- Directed by: Tai Kato
- Written by: Tai Kato Haruhiko Mimura Yoji Yamada
- Story by: Tadashi Hiromi
- Produced by: Kunio Sawamura
- Starring: Makoto Satō Chieko Baisho Tatsuo Matsumura
- Cinematography: Keiji Maruyama
- Edited by: Shizu Osawa
- Music by: Hajime Kaburagi
- Distributed by: Shochiku
- Release date: 13 April 1968;
- Running time: 91 minutes
- Country: Japan
- Language: Japanese

= I, the Executioner (1968 film) =

I, the Executioner (みな殺しの霊歌, Minagoroshi no Reika) is a 1968 Japanese neo-noir crime thriller film directed by Tai Kato, who co-wrote the screenplay with Haruhiko Mimura and Yoji Yamada, based on a story by Tadashi Hiromi.

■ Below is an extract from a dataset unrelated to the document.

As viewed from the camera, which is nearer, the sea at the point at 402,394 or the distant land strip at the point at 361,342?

The film stars Makoto Satō as a violent criminal who avenges the death of a young boy.

==Plot==
Kawashima avenges a young boy by tracking down and killing the five women who sexually molested and drove him to suicide. Police investigate the links between the murders to uncover the perpetrator.

==Cast==
- Makoto Satō as Tadashi Kawashima / Isao Shima
- Chieko Baisho as Haruko
- Sanae Nakahara as Keiko
- Kin Sugai as Misa
- Yoshiko Sawa as Misao
- Oh Ranfan as Takako
- Tatsuo Matsumura as Chief Detective Kasahara

==Home media==
I, the Executioner was released in North America by Film Movement on March 25, 2025, as part of a two-film set titled Two Faces of Tai Kato, alongside By a Man's Face Shall You Know Him.